D’où vient cette dette ?
Cette dette abyssale se creuse en raison de trois postes majeurs de dépenses, assure France 2. Selon la chaîne publique, environ un quart de cette somme est englouti dans le maintien de petites lignes pas assez fréquentées, donc pas assez rentables. 25% de cette somme viennent ensuite du manque de productivité de la société. Enfin, la moitié de cette dette serait générée par le développement du TGV. Sous pression de l’État, plusieurs lignes à grande vitesse ont été construites, souvent pour des coûts très élevés (7,8 milliards d’euros pour Tours-Bordeaux).
Pourquoi l’État veut-il réformer rapidement ?
L’ouverture à la concurrence du secteur ferroviaire, et la fin annoncée du monopole de la SNCF, approche à grand pas. Dès décembre 2019, le trafic des trains régionaux (TER, Intercités, Teoz, Corail) pourra être mis en concurrence par les régions qui le souhaitent, rappelle Le Monde. Puis, en décembre 2021, ce sera au tour des TGV. Cette perspective explique l’urgence, aux yeux du gouvernement, de réformer l’entreprise afin de la rendre concurrentielle, mais aussi d’assainir ses finances.
L’État va-t-il reprendre la dette ?
Dans le rapport Spinetta, qui sert de base au projet de réforme actuellement conduit par le gouvernement, la prise en charge de la dette n’a pas été évoquée. Un "flou" critiqué par l’opposition. Interrogée mardi par BFMTV, la ministre des Transports Élisabeth Borne s’est contenté de déclarer que "l’État prendra sa part sur cette dette (…) dans le quinquennat".
Ce jeudi, Édouard Philippe a enfoncé le clou, se disant "ouvert" à une reprise d’une partie de cette dette mais en conditionnant cette hypothèse à une "contrepartie" prenant la forme "d’engagements extrêmement clairs, extrêmement fermes, et qui transforment le fonctionnement opérationnel de l’entreprise". En substance, l’État ne mettra la main au portefeuille que s’il obtient des concessions, notamment en ce qui concerne la suppression du régime spécial des cheminots pour les futurs embauchés.
Selon plusieurs sources, l’une des pistes envisagées serait que l’État reprenne entre 30 et 35 milliards de la dette de l’opérateur ferroviaire. Une décision qui ne serait pas sans conséquence car elle alourdirait la dette de la France, qui atteint déjà 97% du PIB. Pour éviter cela, Europe 1 croit savoir que l’État envisage une "manipulation comptable" : il s’agirait, dans un premier temps, de transférer une partie de la dette dans une structure indépendante de SNCF Réseau mais gérée par l’entreprise. Puis l’État prendrait cette somme à son compte dans un second temps, avant la fin du quinquennat.

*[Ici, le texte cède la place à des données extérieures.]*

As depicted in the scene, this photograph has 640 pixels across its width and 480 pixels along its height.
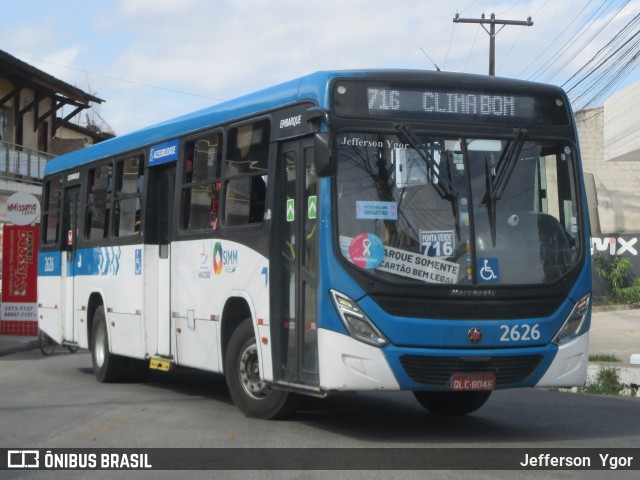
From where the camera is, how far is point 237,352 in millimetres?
Result: 10586

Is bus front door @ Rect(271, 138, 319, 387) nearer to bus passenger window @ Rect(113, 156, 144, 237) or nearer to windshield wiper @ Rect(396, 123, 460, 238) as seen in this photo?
Answer: windshield wiper @ Rect(396, 123, 460, 238)

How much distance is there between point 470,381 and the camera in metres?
9.03

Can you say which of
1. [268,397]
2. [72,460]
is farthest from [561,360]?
[72,460]

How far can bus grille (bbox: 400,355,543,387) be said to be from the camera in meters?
8.92

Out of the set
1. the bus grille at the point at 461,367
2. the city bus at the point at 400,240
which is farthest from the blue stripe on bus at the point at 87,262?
the bus grille at the point at 461,367

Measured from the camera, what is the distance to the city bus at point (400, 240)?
894cm

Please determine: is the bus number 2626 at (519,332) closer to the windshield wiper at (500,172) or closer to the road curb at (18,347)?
the windshield wiper at (500,172)

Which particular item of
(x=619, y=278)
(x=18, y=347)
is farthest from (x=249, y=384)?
(x=619, y=278)

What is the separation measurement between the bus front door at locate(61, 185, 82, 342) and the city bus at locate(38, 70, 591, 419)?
5.53 m

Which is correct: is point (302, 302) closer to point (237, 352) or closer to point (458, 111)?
point (237, 352)

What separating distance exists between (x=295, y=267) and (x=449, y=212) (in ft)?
4.79

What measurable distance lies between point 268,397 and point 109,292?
4.79 m

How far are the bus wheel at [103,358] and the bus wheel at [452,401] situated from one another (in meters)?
4.95

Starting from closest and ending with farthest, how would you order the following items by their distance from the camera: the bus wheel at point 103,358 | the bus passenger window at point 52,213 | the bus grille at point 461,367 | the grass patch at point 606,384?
the bus grille at point 461,367, the grass patch at point 606,384, the bus wheel at point 103,358, the bus passenger window at point 52,213
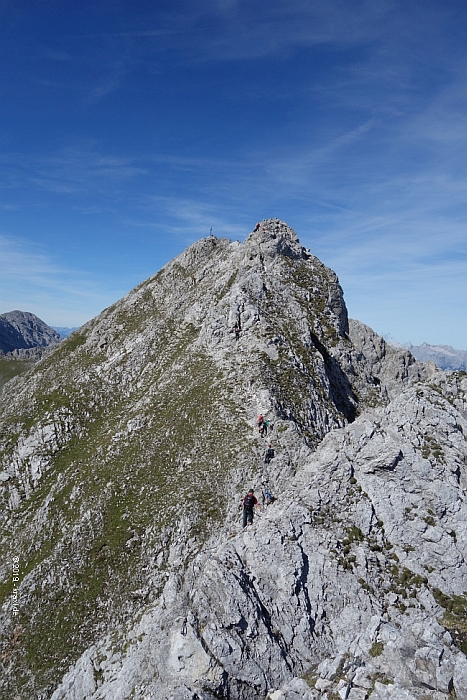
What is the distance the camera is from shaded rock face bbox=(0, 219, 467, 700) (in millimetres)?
20594

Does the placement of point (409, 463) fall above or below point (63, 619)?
above

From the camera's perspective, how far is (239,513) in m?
33.9

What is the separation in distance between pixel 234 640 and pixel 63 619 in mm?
19378

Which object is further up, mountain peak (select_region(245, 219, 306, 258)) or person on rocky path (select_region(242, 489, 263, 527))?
mountain peak (select_region(245, 219, 306, 258))

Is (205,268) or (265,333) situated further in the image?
(205,268)

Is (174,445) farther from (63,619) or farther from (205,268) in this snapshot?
(205,268)

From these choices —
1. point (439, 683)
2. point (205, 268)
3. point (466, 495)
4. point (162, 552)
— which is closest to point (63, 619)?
point (162, 552)

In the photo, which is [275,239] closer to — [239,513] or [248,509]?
[239,513]

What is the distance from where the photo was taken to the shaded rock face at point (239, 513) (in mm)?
20594

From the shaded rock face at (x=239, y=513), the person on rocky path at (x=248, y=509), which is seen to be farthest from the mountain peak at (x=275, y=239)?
the person on rocky path at (x=248, y=509)

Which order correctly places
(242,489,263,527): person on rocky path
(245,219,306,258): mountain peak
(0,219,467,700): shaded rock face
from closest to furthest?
1. (0,219,467,700): shaded rock face
2. (242,489,263,527): person on rocky path
3. (245,219,306,258): mountain peak

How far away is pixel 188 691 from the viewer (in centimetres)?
1905

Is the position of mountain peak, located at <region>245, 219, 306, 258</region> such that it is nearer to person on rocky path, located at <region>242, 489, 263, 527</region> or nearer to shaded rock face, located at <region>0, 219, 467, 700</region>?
shaded rock face, located at <region>0, 219, 467, 700</region>

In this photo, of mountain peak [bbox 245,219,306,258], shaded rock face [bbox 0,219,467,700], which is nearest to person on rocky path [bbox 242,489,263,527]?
shaded rock face [bbox 0,219,467,700]
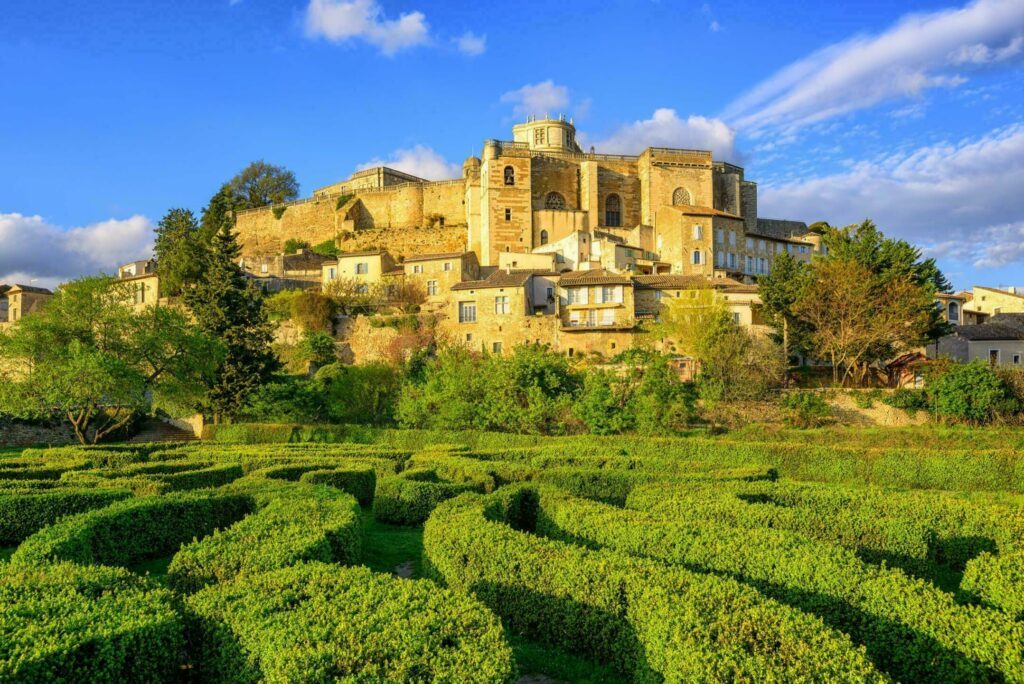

Comment ont fait nos voisins européens ?
En France comme dans la plupart des pays européens, le secteur ferroviaire, qui rend un service d’utilité publique, bénéficie de subventions conséquentes. Selon Libération, la SNCF reçoit chaque année 13 milliards d’euros d’argent public. Le reste du financement est assuré par les voyageurs à travers leurs achats de billets et de cartes d’abonnement.
La France, évidemment, n’est pas le seul pays où le réseau ferroviaire n’est pas rentable. Ainsi, France 2 souligne qu’à l’échelle européenne, les subventions au rail atteignent "en moyenne 40% du coût total". La dette française n’est d’ailleurs pas très éloignée de celle observée en Grande-Bretagne (50 milliards d’euros). En Allemagne, lors de la réforme du rail, il y a déjà 25 ans, le gouvernement avait pris à son compte une partie de la dette de la Deutsch Bahn, soit 35 milliards. Un exemple que les syndicats de la SNCF aimeraient voir suivi par le gouvernement français.